List each line in the listing below that contains the string "masks", copying every such line in full.

» Materials provided
:::::

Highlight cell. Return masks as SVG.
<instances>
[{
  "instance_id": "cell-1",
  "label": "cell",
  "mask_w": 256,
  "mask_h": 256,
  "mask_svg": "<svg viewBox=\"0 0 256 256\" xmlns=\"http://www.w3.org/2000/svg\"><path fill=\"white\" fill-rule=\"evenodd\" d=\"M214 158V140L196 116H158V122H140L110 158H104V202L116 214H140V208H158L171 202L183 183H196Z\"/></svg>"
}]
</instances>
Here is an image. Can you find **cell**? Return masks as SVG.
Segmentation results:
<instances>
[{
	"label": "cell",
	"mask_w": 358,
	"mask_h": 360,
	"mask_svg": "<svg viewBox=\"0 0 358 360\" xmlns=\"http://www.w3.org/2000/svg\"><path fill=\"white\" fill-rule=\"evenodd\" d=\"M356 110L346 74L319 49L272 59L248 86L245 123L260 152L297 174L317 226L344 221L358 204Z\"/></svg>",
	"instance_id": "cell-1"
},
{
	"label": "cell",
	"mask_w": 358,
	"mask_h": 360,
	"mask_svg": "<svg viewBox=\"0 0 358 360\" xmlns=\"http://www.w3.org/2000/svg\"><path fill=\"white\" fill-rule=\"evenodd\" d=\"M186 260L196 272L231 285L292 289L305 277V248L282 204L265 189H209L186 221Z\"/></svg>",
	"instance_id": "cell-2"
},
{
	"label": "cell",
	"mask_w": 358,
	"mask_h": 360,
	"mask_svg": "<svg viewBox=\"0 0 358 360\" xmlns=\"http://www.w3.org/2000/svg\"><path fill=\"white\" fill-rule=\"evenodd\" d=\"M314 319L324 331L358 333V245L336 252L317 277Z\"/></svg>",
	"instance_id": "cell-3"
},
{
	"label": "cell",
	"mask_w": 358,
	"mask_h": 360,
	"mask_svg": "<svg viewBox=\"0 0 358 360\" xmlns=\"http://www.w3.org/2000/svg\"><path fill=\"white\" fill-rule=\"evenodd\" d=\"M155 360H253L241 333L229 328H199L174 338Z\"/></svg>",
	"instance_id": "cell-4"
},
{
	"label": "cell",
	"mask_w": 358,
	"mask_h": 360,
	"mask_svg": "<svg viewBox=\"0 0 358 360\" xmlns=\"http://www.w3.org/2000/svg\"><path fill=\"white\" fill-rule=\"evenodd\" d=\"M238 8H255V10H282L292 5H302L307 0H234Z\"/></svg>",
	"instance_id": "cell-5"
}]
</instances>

:::::

» Final result
Highlight cell. Return masks as SVG.
Here is an image. Can you find **cell**? Return masks as SVG.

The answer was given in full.